■ Given records ■
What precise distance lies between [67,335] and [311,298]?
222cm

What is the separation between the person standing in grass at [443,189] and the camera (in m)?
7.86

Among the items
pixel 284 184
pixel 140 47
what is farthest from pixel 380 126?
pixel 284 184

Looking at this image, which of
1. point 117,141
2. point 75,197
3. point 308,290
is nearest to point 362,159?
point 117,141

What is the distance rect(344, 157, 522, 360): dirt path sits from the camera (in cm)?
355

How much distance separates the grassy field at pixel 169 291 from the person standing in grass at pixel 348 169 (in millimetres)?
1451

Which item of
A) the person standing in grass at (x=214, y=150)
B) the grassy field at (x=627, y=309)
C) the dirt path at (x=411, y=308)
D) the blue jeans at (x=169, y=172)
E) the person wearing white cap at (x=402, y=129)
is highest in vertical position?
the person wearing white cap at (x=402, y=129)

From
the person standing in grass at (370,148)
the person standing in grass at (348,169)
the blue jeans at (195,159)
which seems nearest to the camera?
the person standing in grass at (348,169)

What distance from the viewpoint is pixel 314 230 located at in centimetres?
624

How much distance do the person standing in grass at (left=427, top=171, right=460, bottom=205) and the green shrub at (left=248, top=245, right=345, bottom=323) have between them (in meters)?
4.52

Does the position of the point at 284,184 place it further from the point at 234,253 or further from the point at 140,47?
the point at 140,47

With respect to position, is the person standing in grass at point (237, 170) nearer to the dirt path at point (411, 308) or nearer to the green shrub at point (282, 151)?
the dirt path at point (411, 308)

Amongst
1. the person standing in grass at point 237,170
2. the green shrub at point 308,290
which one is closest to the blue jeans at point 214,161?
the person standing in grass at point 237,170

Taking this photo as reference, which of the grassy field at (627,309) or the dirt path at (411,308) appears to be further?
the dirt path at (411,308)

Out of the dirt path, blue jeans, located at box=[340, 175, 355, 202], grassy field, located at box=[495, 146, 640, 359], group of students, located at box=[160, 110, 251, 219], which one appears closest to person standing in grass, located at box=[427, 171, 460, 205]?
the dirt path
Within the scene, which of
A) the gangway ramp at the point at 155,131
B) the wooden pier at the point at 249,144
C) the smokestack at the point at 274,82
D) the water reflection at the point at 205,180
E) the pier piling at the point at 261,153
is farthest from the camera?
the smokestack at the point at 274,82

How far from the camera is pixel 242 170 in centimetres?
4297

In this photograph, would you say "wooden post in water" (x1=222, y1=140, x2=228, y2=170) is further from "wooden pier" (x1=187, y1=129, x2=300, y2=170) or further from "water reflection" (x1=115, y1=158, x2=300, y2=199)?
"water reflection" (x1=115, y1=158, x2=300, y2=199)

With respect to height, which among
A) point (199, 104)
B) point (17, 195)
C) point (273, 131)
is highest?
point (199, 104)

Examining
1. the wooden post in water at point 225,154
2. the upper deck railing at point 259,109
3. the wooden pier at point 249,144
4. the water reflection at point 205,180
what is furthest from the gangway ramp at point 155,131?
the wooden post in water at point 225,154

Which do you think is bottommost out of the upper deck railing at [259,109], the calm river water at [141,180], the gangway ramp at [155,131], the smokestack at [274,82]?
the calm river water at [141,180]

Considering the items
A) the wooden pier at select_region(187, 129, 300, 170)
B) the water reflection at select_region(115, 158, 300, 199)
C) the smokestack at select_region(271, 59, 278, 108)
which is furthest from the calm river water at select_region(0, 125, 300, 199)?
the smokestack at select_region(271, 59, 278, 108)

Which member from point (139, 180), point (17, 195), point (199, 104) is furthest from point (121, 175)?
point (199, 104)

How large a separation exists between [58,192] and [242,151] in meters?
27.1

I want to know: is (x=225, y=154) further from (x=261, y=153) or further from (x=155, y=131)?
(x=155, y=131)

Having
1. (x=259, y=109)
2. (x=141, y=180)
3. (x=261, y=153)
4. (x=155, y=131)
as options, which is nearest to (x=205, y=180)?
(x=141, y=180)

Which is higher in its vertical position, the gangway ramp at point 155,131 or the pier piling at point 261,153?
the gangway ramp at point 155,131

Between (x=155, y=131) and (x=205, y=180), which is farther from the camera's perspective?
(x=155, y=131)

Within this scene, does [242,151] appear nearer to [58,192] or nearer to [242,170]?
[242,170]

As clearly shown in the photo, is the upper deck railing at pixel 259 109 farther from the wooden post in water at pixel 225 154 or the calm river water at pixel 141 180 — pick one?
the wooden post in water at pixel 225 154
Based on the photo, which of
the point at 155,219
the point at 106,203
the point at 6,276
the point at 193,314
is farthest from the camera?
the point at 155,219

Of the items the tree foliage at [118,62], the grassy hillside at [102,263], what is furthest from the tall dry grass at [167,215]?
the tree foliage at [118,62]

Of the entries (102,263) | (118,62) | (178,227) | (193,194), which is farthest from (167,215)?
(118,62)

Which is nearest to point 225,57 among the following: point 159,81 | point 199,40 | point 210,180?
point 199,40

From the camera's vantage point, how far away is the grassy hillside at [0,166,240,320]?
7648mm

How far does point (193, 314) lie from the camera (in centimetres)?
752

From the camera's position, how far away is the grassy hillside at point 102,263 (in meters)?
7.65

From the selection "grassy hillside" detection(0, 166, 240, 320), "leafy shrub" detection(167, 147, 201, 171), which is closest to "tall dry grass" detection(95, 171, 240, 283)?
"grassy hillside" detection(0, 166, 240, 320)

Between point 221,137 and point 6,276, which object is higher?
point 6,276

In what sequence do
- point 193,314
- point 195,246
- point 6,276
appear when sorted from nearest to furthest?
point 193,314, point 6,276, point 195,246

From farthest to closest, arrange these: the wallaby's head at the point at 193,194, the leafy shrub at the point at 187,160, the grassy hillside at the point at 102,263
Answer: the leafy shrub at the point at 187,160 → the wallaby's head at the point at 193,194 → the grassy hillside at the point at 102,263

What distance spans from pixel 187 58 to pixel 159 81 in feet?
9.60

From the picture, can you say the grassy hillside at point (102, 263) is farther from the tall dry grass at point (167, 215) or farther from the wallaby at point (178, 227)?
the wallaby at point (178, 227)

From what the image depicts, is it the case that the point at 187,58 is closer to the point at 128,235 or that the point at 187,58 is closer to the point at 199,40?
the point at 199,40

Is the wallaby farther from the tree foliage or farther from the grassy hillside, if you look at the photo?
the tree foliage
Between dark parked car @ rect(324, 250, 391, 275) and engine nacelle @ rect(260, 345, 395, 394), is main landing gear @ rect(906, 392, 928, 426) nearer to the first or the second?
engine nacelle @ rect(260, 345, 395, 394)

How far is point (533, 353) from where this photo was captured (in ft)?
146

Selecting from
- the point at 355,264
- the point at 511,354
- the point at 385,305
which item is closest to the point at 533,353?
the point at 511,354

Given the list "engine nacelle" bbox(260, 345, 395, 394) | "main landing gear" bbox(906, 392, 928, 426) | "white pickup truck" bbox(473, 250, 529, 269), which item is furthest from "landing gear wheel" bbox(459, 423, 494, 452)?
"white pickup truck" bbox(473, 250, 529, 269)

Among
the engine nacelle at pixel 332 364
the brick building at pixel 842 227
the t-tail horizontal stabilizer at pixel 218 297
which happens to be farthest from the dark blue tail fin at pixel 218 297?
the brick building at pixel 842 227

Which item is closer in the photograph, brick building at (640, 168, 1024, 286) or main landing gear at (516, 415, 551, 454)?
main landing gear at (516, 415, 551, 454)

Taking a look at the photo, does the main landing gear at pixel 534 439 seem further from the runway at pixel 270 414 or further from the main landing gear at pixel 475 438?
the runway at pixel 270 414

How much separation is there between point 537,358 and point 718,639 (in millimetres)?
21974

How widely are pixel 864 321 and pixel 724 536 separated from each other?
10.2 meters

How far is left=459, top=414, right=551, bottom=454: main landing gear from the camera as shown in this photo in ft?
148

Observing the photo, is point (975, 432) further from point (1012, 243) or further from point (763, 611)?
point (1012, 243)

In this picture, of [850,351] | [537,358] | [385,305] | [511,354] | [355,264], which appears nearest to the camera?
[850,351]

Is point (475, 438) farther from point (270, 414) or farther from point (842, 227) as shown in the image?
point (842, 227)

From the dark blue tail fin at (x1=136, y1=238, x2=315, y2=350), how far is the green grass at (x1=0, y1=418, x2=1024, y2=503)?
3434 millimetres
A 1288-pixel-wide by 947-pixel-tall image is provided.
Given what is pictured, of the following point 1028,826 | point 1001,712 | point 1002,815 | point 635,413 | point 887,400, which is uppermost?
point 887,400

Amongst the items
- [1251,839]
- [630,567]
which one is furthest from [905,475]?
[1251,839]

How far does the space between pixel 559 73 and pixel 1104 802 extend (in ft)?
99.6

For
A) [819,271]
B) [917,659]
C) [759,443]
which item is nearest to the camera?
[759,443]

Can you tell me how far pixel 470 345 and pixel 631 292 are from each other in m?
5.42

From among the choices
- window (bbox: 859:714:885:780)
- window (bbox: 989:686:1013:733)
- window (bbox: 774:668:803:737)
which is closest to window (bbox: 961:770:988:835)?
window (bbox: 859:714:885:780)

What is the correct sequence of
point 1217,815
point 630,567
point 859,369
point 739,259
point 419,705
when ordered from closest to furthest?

■ Exercise details ■
Repeat precisely the lines of the data starting at the one containing "Is point (475, 438)", last line included.

■ Full solution ■
Is point (475, 438) farther from point (270, 414) or farther from point (842, 227) as shown in the image?
point (842, 227)

From the dark blue tail fin at (x1=136, y1=238, x2=315, y2=350), how far is the green grass at (x1=0, y1=418, x2=1024, y2=503)?
3434 millimetres
A 1288-pixel-wide by 947-pixel-tall image is provided.
Given what is pictured, of the following point 1028,826 | point 1001,712 | point 1002,815 | point 635,413 | point 887,400, which is uppermost?
point 887,400

Amongst the items
- [1251,839]
- [630,567]
which one is furthest from [905,475]?
[1251,839]

How far does the space between pixel 559 73 and pixel 1104 802 extend (in ft)?
99.6

For
A) [819,271]
B) [917,659]
C) [759,443]
which item is nearest to the camera?
[759,443]

Can you tell me how far pixel 470 345 and pixel 631 292 are from each other in m?
5.42

From among the choices
- window (bbox: 859:714:885:780)
- window (bbox: 989:686:1013:733)
- window (bbox: 774:668:803:737)
which is closest to window (bbox: 961:770:988:835)?
window (bbox: 859:714:885:780)

What is the correct sequence of
point 1217,815
point 630,567
point 859,369
point 739,259
point 419,705
when ordered from closest to furthest?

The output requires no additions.